Elenco attività:
1 > Indica se ciascuna affermazione concorda con l'estratto della pagina, rispondendo sì o no e citando alla lettera le parole decisive: (a) la foto diventa tale già al momento del click; (b) oggi il pollice serve per scrivere sulla tastiera del telefonino; (c) chi risponde prova spesso rimpianti.
2 > Scrivi di che cosa è diretta conseguenza il cogliere l'attimo secondo l'estratto della pagina.
### Estratto della pagina ###
La bozza è una prima visione, una sensazione. Il click è il passaggio successivo, ma intermedio, in quanto la foto diventa tale solo in camera oscura o in camera chiara (oggigiorno si lavora al computer). Non è detto però che tutto quello che traguardo nel mirino si concluda in una fotografia. A volte, invece, osservo ma; non scatto. Probabilmente, questo è dovuto al fatto che sono nato con la pellicola e ai tempi non la si poteva sprecare. Una volta, il pollice serviva a far avanzare la pellicola; oggi serve per scrivere sulla tastiera del telefonino. Due velocità, due funzioni diverse.
Quanto è importante saper cogliere l’attimo per un fotografo e qual è la prima emozione che segue lo scatto fino allo sviluppo del fermo immagine impresso sulla pellicola?
Cogliere l’attimo è diretta conseguenza dell’osservazione. L’emozione si avverte già durante lo scatto. A volte, quando il risultato non è quello voluto, percepire le sensazioni che la fotografia mi regala mi appaga comunque. Raramente ho rimpianti.
### Voci fornite ###
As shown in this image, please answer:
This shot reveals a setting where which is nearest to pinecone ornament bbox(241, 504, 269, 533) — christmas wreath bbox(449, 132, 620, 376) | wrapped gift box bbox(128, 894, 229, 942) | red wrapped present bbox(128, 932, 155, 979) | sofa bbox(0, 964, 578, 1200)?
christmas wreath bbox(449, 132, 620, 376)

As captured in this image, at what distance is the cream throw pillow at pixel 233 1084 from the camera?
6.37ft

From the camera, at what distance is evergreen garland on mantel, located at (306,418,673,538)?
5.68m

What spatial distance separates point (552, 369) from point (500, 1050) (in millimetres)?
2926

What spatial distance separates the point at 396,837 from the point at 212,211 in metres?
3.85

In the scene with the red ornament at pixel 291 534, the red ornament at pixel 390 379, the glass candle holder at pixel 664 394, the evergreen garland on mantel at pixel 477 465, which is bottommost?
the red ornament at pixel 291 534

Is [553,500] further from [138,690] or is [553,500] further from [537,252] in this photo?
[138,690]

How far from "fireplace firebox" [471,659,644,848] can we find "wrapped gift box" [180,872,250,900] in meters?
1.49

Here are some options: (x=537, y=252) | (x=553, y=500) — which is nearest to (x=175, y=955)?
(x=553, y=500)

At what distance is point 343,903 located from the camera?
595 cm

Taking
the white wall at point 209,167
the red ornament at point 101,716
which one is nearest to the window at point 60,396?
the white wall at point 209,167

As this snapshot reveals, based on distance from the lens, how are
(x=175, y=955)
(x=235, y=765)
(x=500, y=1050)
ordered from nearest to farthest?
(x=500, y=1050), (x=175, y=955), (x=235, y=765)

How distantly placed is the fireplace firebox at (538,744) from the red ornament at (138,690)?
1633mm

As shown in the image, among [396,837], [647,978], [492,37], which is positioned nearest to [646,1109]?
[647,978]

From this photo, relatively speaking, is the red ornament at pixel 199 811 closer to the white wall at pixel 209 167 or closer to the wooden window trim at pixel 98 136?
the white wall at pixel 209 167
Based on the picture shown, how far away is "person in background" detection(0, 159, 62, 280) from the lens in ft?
###
### Voci fornite ###
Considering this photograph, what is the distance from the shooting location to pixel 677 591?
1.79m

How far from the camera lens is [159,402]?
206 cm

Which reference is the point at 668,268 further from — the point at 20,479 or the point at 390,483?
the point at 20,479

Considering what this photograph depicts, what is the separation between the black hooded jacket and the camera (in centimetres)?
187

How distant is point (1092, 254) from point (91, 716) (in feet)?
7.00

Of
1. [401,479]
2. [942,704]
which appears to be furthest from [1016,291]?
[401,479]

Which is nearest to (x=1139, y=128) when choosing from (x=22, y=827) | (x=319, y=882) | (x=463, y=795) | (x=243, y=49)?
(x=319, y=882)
###
### Voci fornite ###
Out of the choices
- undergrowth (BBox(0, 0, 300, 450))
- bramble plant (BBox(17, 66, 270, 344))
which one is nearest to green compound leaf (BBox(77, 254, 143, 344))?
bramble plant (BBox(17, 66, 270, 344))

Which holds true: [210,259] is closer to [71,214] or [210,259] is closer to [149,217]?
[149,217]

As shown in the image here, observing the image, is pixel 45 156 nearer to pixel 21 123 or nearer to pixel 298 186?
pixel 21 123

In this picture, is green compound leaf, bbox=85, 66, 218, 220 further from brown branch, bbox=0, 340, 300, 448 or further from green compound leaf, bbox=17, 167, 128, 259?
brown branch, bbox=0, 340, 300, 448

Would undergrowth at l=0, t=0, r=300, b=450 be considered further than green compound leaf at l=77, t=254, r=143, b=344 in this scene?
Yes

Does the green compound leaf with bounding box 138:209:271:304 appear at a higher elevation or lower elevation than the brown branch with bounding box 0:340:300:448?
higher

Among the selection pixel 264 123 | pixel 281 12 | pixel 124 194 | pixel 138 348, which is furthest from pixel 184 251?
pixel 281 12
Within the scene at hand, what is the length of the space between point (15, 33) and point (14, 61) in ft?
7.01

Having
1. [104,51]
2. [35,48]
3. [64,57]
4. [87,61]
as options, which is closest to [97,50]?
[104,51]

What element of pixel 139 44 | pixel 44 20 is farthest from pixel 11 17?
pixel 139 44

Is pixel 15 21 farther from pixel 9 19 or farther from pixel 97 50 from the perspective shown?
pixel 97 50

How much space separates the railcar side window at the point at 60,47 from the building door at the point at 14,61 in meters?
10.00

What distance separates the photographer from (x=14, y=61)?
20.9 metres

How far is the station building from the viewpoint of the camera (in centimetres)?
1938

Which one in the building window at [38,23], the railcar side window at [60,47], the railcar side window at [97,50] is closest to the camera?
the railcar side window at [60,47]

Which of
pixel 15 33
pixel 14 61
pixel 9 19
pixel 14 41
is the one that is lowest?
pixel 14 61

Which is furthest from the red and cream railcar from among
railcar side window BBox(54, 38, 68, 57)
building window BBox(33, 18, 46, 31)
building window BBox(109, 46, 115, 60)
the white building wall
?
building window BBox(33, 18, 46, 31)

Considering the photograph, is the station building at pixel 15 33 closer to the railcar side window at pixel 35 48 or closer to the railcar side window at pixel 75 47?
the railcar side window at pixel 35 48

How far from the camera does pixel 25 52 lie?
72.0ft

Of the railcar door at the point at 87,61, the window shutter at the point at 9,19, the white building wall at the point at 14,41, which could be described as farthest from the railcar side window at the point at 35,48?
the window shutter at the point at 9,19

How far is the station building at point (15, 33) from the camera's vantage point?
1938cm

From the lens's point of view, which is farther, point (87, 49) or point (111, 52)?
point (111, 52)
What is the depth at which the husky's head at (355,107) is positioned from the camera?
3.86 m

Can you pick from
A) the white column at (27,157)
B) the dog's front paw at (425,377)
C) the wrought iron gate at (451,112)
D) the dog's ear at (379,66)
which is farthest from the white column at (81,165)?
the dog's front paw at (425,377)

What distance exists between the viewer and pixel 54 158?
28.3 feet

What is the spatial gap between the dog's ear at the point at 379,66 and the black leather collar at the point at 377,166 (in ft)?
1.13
###
Raccolta risposte:
1 >
(a) No: «la foto diventa tale solo in camera oscura o in camera chiara».
(b) Sì: «oggi serve per scrivere sulla tastiera del telefonino».
(c) No: «Raramente ho rimpianti.»

2 > Dell'osservazione.